Его пальцы нежно скользнули по ее тонкой шее, и Люси бессильно откинула голову ему на плечо. Она слышала его прерывистое дыхание, ощущала его на своей щеке, сама задыхаясь от сладкой истомы. Ее руки взлетели и опустились на его колени, затем скользнули вниз по твердым бедрам, судорожно сжимая их.

Вдыхая дивный аромат ее тела, Морис провел пальцами по нежной коже и коснулся трогательной впадинки между ключицами. Люси часто задышала, ее пальцы сильнее сжали бедра Мориса. Овладевшее ею возбуждение передалось ему и побежало по его жилам. Он погладил узкие плечи и осторожно спустил лиф платья, обнажив упругие холмики девичьей груди. Кровь бешено запульсировала в его венах, когда он коснулся их. Люси задрожала от стыда и восторга, чувствуя на своей обнаженной груди его обжигающее прикосновение. Ее рука непроизвольно взметнулась вверх, и их горячие пальцы переплелись.

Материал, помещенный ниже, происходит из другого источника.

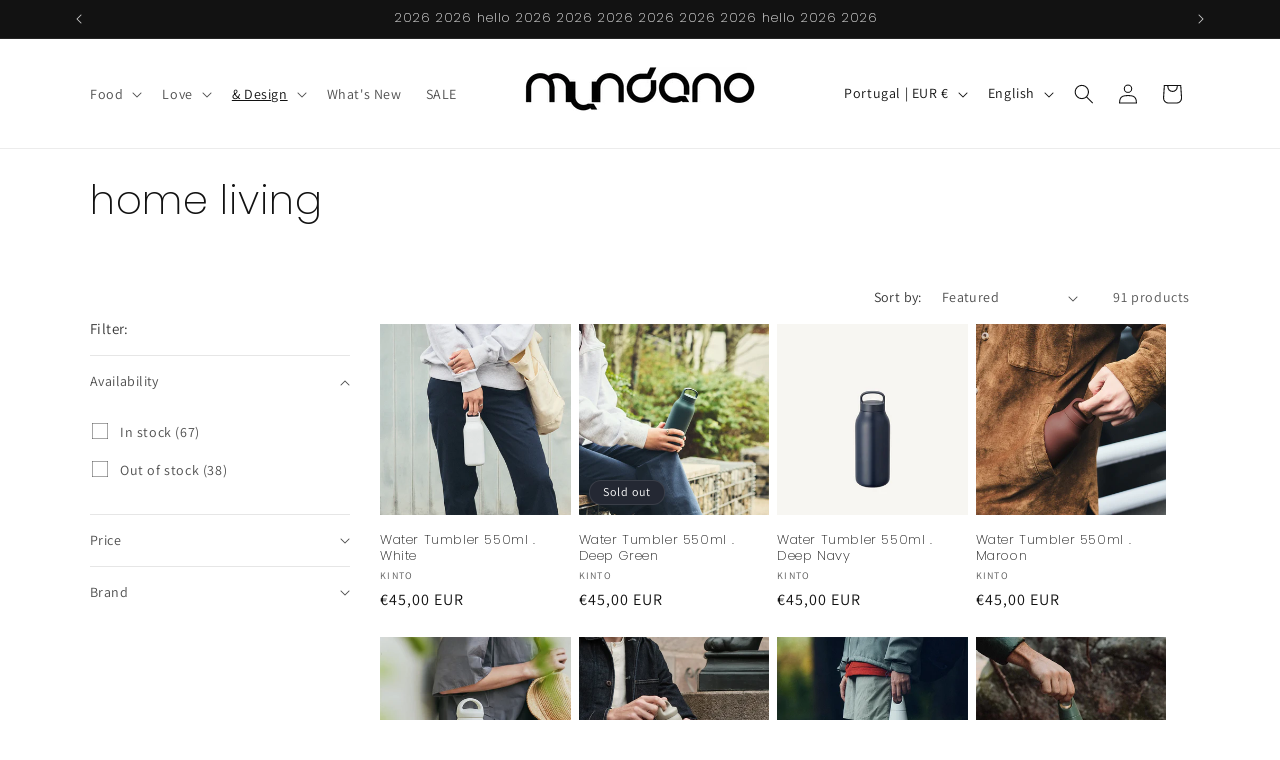

--- FILE ---
content_type: text/css
request_url: https://mundano.pt/cdn/shop/t/14/assets/component-pagination.css?v=136206814810731739951752680054
body_size: -405
content:
.pagination-wrapper{margin-top:4rem}@media screen and (min-width: 990px){.pagination-wrapper{margin-top:5rem}}.pagination__list{display:flex;flex-wrap:wrap;justify-content:center}.pagination__list>li{flex:1 0 4.4rem;max-width:4.4rem}.pagination__list>li:not(:last-child){margin-right:1rem}.pagination__item{color:rgb(var(--color-foreground));display:inline-flex;justify-content:center;align-items:center;position:relative;height:4.4rem;width:100%;padding:0;text-decoration:none}a.pagination__item:hover:after{height:.1rem}.pagination__item .icon-caret{height:.6rem}.pagination__item--current:after{height:.1rem}.pagination__item--current:after,.pagination__item:hover:after{content:"";display:block;width:2rem;position:absolute;bottom:8px;left:50%;transform:translate(-50%);background-color:currentColor}.pagination__item--next .icon{margin-left:-.2rem;transform:rotate(90deg)}.pagination__item--next:hover .icon{transform:rotate(90deg) scale(1.07)}.pagination__item--prev .icon{margin-right:-.2rem;transform:rotate(-90deg)}.pagination__item--prev:hover .icon{transform:rotate(-90deg) scale(1.07)}.pagination__item-arrow:hover:after{display:none}
/*# sourceMappingURL=/cdn/shop/t/14/assets/component-pagination.css.map?v=136206814810731739951752680054 */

С томительной медлительностью свободная рука Мориса проследовала вниз и оказалась под ее грудью, которая улеглась в нее, как налитое яблоко. Он мягко высвободил другую руку, нежно пожав вздрагивающие пальцы Люси, и принял в свою ладонь другую ее грудь.

Ни одна женщина до сих пор не давала ему столь тонкого, изысканного наслаждения. Его до кончиков пальцев пронзала неизъяснимая нежность и благоговение перед трогательной доверчивостью девушки, которая всем телом отвечала на каждое ласковое прикосновение его рук.

Горячее прерывистое дыхание Мориса волнующе обжигало шею Люси. Она тихо простонала и, закинув руку, взъерошила ему волосы. Затем рука скользнула на шею, где и осталась, мягкими нажатиями кончиков пальцев передавая ему свою негу и сладострастие. Морис слегка повернул голову и поцеловал нежный изгиб руки. Между тем его собственные руки бережно, но настойчиво сжимали ее упругие груди. Люси вздрагивала в смутном желании, чтобы его ладони целиком захватили их в горячий плен. Как чуткий музыкальный инструмент, отзывающийся не только на прикосновение, но и на замысел композитора, его руки вдруг разом накрыли грудь девушки, охватывая ее целиком.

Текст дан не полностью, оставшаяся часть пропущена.